Inside GOLF’s Top 100 Courses vote: How we decide our rankings
This article was updated on Oct. 20, 2023.
There is only one variable in the voting process for GOLF’s World and U.S. Top 100 rankings: the ballot, which is always in flux with new builds, restorations and even deletions should the quality of the course deteriorate.
For the newly released 2023-24 World list, each panelist was provided a ballot that consisted of 504 courses globally. He or she was given seven months to complete it. Beside the list of courses were 11 “buckets,” or groupings. If our panelists considered a course to be among the top three in the world, they ticked that first column. If they believed the course to be among Nos. 4-10 in the world, they checked the next column, followed by 11-25, 26-50, and so on out to 250+ and even a column for remove.
Panelists were also free to write in courses that they felt should have been included on the ballot (we received nine such entries).
Points were assigned to each bucket; to arrive at an average score for each course, we divide its aggregate score by the number of votes. From those point tallies, the courses are then ranked accordingly. It is an intentionally simple and straightforward process. Why? Because it historically has produced results that are widely lauded. Like the game itself, there’s no need to unnecessarily complicate things or try to fix something that already works so well.
The key to the process is the experience and expertise of our panel. For sure, our process is only as good as the panel itself. Hailing from a dozen nations (and that is counting Scotland, England, Northern Ireland and Wales as one, the United Kingdom), each of our 119 handpicked panelists has a keen eye for architecture, both regionally and globally.
Typecasting our panel would be impossible, except to say they all share a golf wanderlust. More than 55 years separate our youngest panelist from the oldest. Playing abilities vary from plus-handicaps to those in the low double digits. If 30 panelists have seen a course, you are almost assured that every set of tees was used. Many of our panelists have played more than 1,000 courses in 20-plus countries. In the rankings world, experience is essential, as our raters must be able to judge courses relative to one another across different continents. Communication between panelists is enhanced by maintaining a relatively small, tight group.

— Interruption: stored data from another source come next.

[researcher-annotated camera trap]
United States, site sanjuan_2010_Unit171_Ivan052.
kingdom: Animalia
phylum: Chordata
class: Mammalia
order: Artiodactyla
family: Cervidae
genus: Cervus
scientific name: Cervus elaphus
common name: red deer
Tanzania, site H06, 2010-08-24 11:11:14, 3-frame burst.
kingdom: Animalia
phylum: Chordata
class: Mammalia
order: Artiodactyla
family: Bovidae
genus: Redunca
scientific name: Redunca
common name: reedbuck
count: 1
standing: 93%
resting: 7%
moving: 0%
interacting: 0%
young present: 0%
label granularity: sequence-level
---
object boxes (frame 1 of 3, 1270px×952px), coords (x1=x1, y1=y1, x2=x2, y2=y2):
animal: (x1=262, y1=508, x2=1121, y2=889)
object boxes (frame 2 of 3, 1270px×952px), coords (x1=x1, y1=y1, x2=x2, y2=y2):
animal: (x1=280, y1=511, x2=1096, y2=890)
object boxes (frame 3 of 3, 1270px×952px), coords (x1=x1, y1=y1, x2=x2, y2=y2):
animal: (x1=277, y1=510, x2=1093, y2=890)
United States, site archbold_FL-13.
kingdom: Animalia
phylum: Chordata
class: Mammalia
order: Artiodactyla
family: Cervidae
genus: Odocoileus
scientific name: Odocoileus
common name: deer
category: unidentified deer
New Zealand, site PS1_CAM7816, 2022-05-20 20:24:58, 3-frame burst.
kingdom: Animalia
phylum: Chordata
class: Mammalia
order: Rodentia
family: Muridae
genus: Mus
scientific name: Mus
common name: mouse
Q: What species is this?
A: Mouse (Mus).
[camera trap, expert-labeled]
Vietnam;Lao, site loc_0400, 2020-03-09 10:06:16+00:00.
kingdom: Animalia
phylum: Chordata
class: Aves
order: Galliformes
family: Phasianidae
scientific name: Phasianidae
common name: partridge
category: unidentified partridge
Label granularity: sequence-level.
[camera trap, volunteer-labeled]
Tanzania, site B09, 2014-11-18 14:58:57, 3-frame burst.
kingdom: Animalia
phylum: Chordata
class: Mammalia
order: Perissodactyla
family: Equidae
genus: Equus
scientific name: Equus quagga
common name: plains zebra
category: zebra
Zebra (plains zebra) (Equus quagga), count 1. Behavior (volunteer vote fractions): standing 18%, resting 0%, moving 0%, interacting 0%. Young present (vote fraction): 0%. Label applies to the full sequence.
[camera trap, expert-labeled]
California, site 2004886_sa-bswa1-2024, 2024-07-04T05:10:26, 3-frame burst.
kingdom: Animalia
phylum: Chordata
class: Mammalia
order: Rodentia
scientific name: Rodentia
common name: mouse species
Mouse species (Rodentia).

Because we don’t prescribe a set method to assess courses as other ranks do, no one opinion carries the day — our rank is a democracy. Some panelists believe that enjoyment is the ultimate goal, and thus prioritize design attributes such as width and playing angles, while frowning upon the need to constantly hunt for balls in thick rough. Other panelists value challenge and the demands of hitting every club in the bag. Still others consider a course’s surroundings and overall environment of paramount importance, thereby emphasizing the setting and naturalness of the course. In the end, allowing raters to freely express their tastes is what produces the desired eclecticism in our Top 100 lists.
Panelist integrity is vital. Voters with any ties or associations to eligible courses must flag such conflicts. Any vote that falls outside the statistical norm is investigated. Panelists know not to let the quality of their play influence their ballot — same for a luxe experience or clubhouse. While opulence may make for a more a memorable outing, it’s not what GOLF’s course lists are about. Our focus is on design and architecture. We study the course, not the trappings around it.
Our pledge to you with each and every ranking is that we put forward our best, most earnest effort. Ultimately, you are judge and jury of our success.